As I see it, the problem with the justice ministers is exactly the same as that pervading the government as a whole, they simply do not understand the lives of real people.  This was best expressed by the outspoken Tory MP, Nadine Dorries, who said of David Cameron and George Osborne:

‘The problem is policy is being run by two public school boys who don’t know what it’s like to go to the supermarket and have to put things back on the shelves because they can’t afford it for their children’s lunchboxes.  What’s worse, they don’t care either.’

It’s fair to say that I don’t know much about how it feels to get so hopelessly in debt you can’t see a way out and fear you will lose your home; nor how it feels to be told you have to go back to work even though you have been too sick even to walk to the shops for months.

And I have no idea what it feels like to find the very people you assume are there to help you – doctors or the police – instead inflict harm, either deliberately or through negligence.  I have no idea what it feels like to watch someone you love undergo enormous suffering as they die of mesothelioma caused by a careless employer.

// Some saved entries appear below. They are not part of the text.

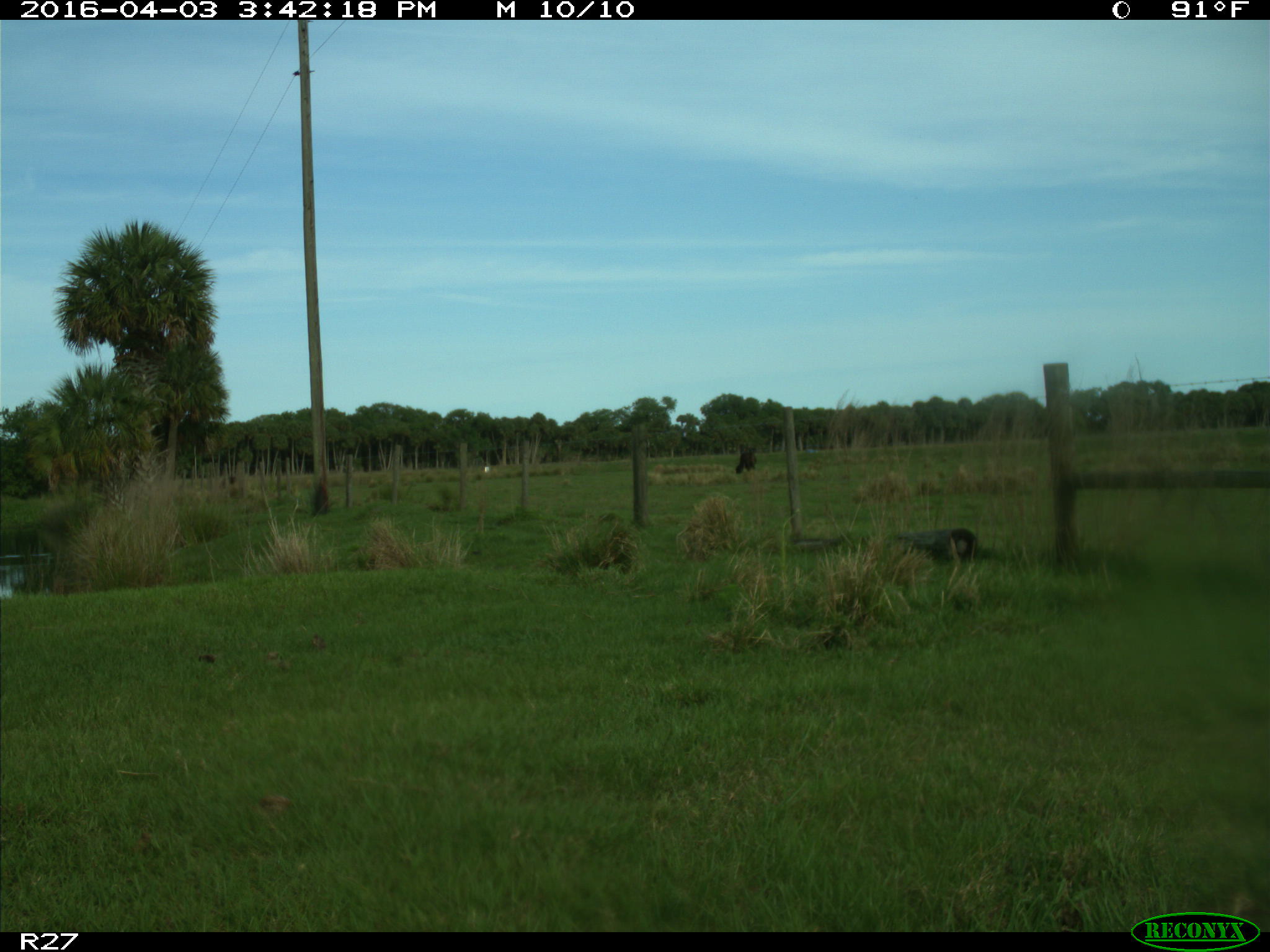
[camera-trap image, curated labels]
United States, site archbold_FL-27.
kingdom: Animalia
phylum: Chordata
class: Mammalia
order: Artiodactyla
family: Bovidae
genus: Bos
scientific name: Bos taurus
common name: domestic cow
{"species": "Bos taurus (domestic cow)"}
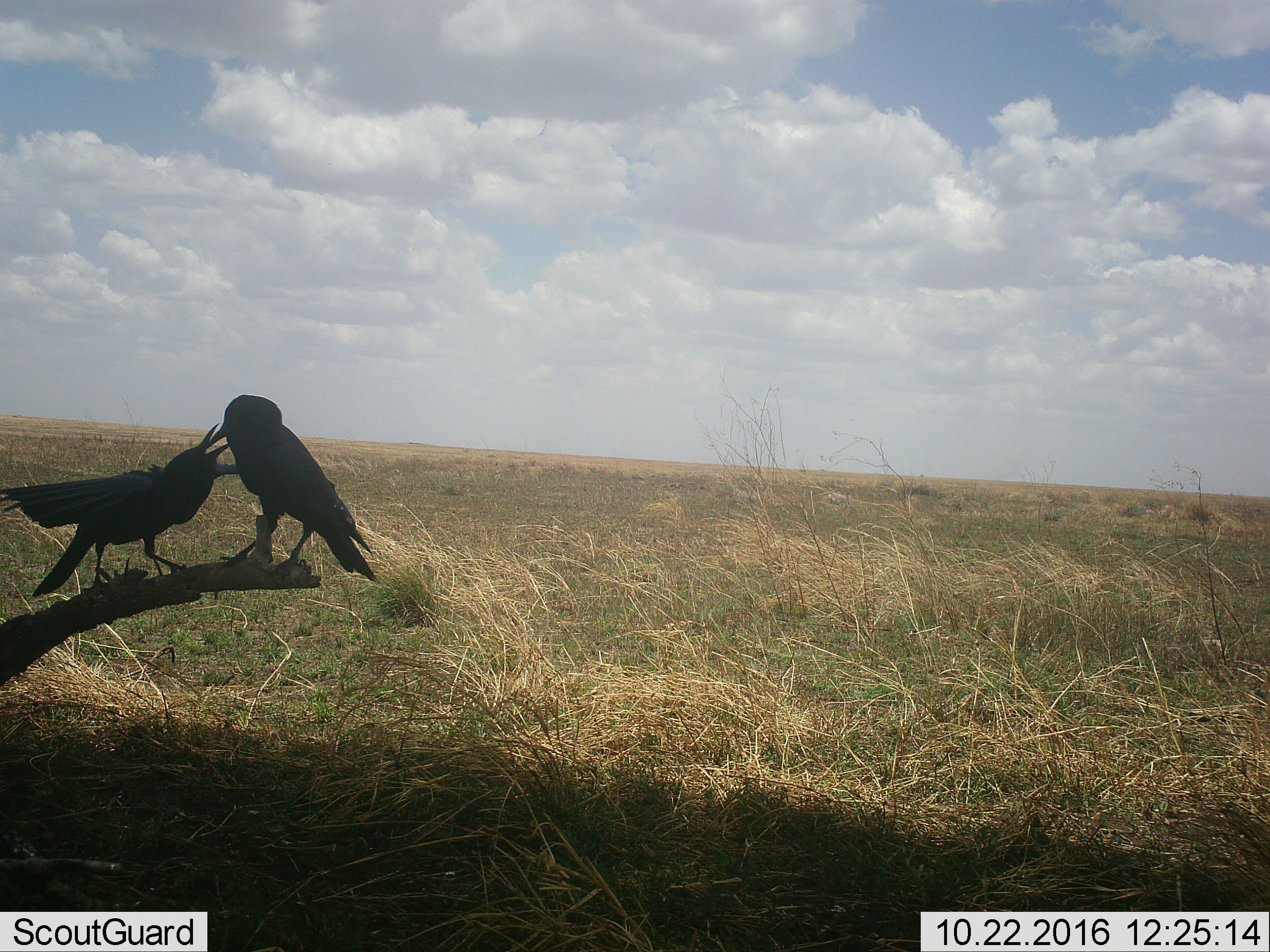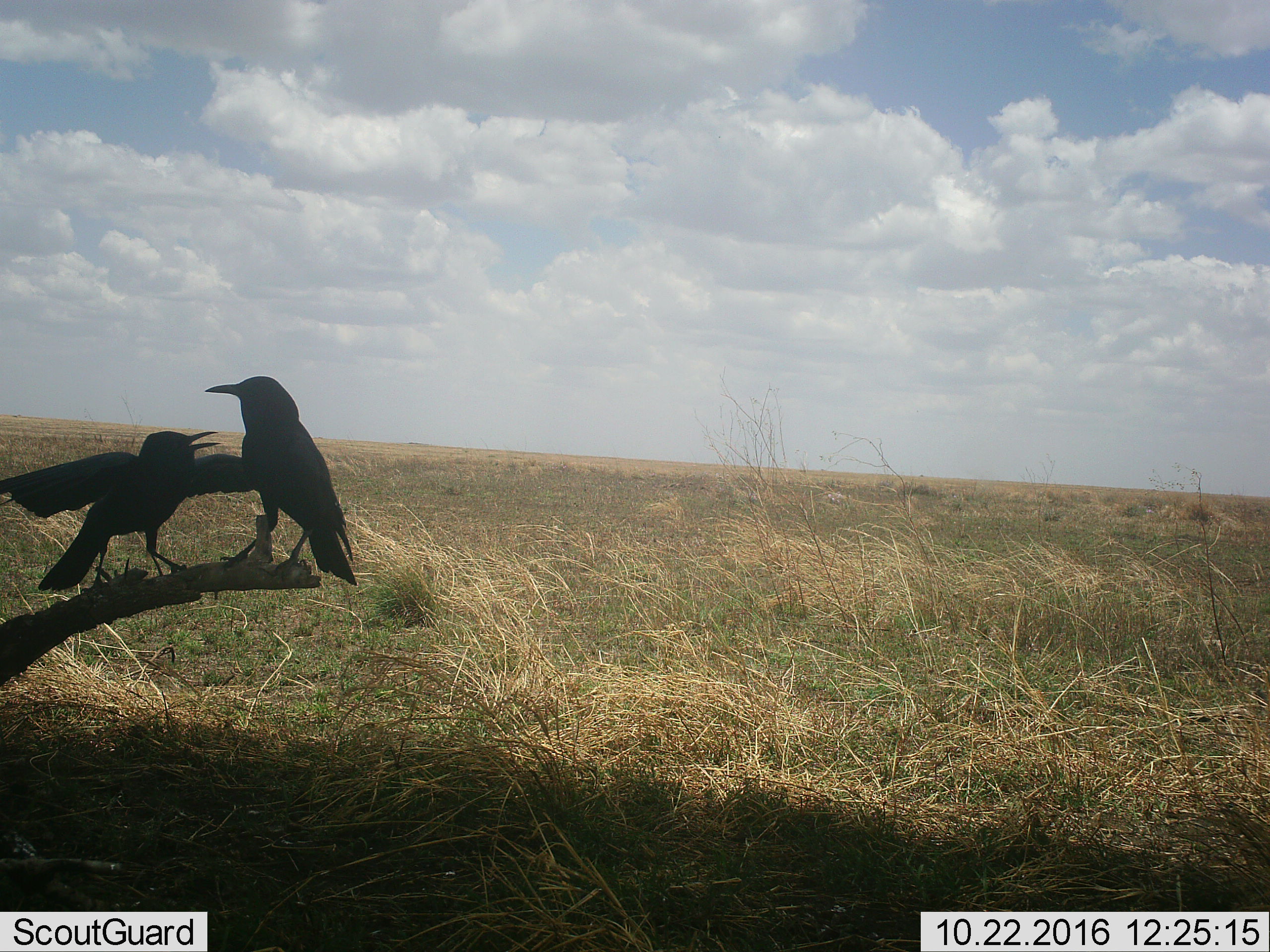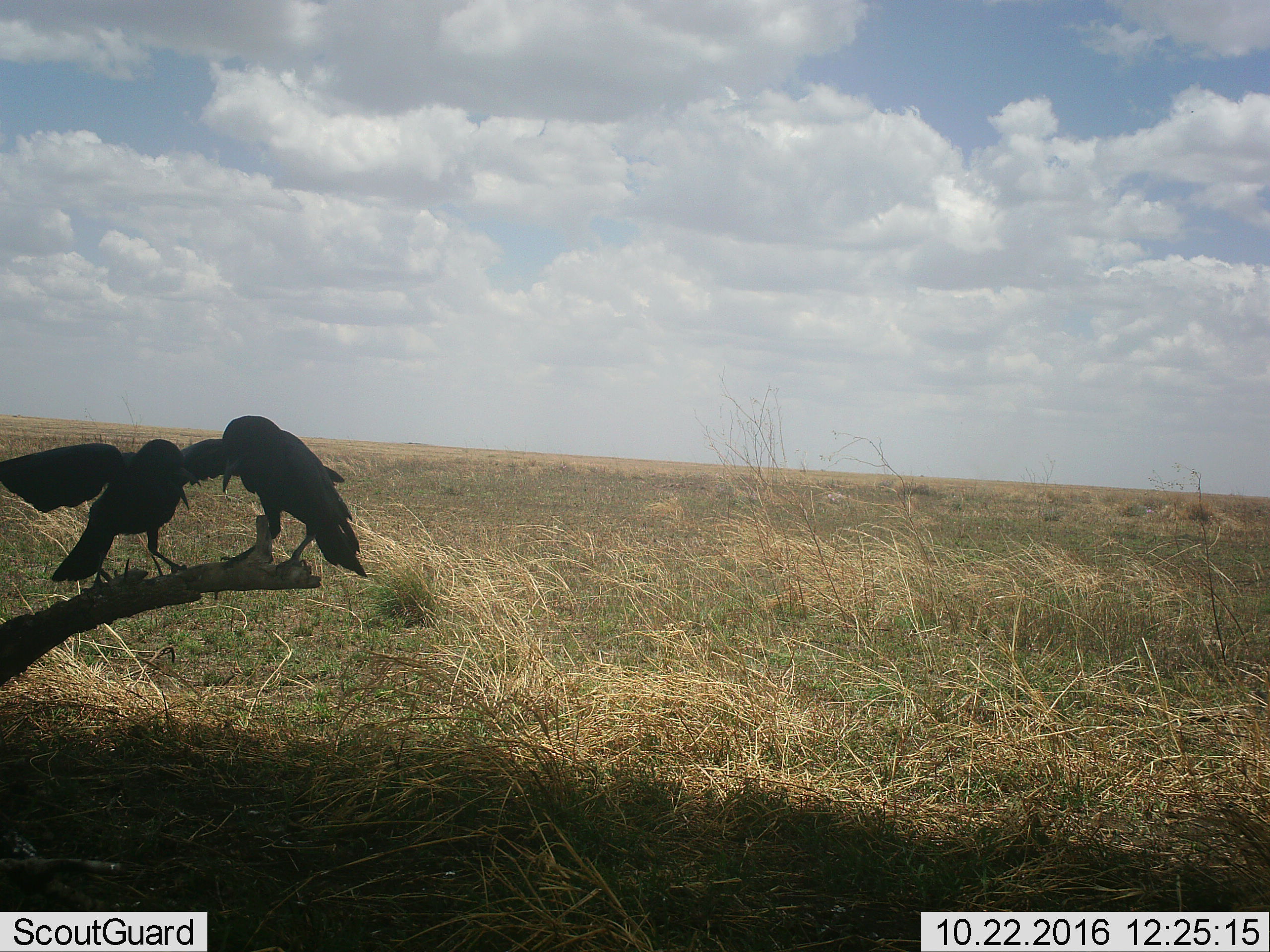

I don’t know what it’s like trying to escape an abusive relationship, or fight a vicious divorce against a wealthy partner, or flee a murderous regime only to find my safe haven wants to send me back, or suffer at the hands of a rich, powerful and unscrupulous multinational that is exploiting my country.

But I realise how lucky I am and I realise it is the duty of a civilised society to help and protect the most vulnerable.  As Lorna Reid, welfare benefits adviser at  Islington law centre put it:

‘Supporters of LASPO may prefer to airbrush our clients’ reality out of their landscape, but that doesn’t make them disappear’.